Hunt returned to Richardson High School as a teacher of American history.

==Kansas City Chiefs ownership==
After Hunt's husband died, their children and she became the owners of the franchise with her son Clark being the ultimate authority for all personnel decisions. Her two children and two step-children each owned 24.5 percent share of the franchise while she owned the remaining 2 percent. During her time as a minority owner, the Chiefs won Super Bowl IV, Super Bowl LIV and Super Bowl LVII.

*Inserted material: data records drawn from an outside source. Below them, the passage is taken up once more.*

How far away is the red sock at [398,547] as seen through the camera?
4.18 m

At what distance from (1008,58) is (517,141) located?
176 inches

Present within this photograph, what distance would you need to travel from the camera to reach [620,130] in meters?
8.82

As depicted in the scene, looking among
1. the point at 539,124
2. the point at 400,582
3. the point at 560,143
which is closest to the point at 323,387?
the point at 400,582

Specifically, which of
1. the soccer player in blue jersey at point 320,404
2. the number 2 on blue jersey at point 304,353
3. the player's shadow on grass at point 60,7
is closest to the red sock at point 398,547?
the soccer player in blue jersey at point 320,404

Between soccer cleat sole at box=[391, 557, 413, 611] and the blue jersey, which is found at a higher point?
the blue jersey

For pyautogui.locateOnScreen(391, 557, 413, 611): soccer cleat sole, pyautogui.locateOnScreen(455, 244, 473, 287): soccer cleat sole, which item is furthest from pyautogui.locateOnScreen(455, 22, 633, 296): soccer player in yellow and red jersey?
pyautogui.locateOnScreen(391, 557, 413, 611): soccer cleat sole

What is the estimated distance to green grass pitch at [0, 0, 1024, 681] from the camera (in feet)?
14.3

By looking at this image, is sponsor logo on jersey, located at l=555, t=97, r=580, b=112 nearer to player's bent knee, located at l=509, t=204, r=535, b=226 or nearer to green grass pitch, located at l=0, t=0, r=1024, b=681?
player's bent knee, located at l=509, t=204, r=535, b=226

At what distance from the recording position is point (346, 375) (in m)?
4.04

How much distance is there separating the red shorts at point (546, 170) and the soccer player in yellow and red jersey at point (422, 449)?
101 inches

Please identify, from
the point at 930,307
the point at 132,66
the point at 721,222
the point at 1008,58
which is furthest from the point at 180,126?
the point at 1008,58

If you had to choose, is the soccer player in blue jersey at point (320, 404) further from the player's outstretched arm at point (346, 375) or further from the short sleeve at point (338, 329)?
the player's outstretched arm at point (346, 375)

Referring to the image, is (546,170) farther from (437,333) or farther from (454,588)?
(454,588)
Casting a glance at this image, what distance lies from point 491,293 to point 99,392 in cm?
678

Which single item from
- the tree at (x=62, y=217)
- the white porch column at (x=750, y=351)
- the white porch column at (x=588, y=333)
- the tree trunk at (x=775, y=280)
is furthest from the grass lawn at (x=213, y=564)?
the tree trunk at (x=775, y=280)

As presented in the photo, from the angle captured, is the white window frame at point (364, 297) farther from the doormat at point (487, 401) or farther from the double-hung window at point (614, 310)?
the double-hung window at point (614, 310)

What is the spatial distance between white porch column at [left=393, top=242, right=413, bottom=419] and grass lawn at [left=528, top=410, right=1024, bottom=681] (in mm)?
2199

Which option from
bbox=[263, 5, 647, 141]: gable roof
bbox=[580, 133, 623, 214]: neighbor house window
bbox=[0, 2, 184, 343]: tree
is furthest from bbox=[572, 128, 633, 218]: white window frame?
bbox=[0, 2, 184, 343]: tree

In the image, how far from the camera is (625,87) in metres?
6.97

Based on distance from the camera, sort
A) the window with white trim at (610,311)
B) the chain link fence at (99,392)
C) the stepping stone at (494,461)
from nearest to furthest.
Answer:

==Never Miss a Super Bowl Club==

Prior to her death in June 2023, she was one of four members (and the only woman) in the Never Miss a Super Bowl Club. She attended the first 57 Super Bowl games from Super Bowl I (which the Chiefs lost) to Super Bowl LVII (which the Chiefs won). She attended the first 40 Super Bowls with her husband, Lamar Hunt, and continued the tradition with her sons after Lamar's death in 2006.

Hunt's connection to the Super Bowl includes inspiration for her husband's development of the game's iconic name. In 1966, Norma purchased three Super Balls for her children at a Dallas toy store. Lamar, who heard about the Super Balls with regularity from their children, despised the name of the "AFL–NFL World Championship Game" and successfully proposed that the league change the title to "Super Bowl".

The 2023 Chiefs team wore football-shaped "NKH" patches on their jerseys during the regular season and postseason to honor Hunt and had them on the team's jerseys during Super Bowl LVIII.

==Personal life==
She met Lamar Hunt in 1963, and they were married in 1964. They had two children. Her son, Clark, is the chairman and CEO of the Kansas City Chiefs. Her granddaughter, Gracie, won the Miss Kansas USA pageant in 2021 and finished in the top 16 in that year's Miss USA.

Hunt also shared a love of soccer with her husband. She reportedly "played a huge role" in her husband's investment in the North American Soccer League. The two began to love soccer when she brought him to a Shamrock Rovers game in Dublin as a part of her Rotary Club fellowship in 1962.

Hunt was passionate about viniculture and founded the Bidwell Creek Vineyard in 2000. Her vineyard released a cabernet sauvignon under the name "Perfect Season".

Hunt died on June 4, 2023, at age 85.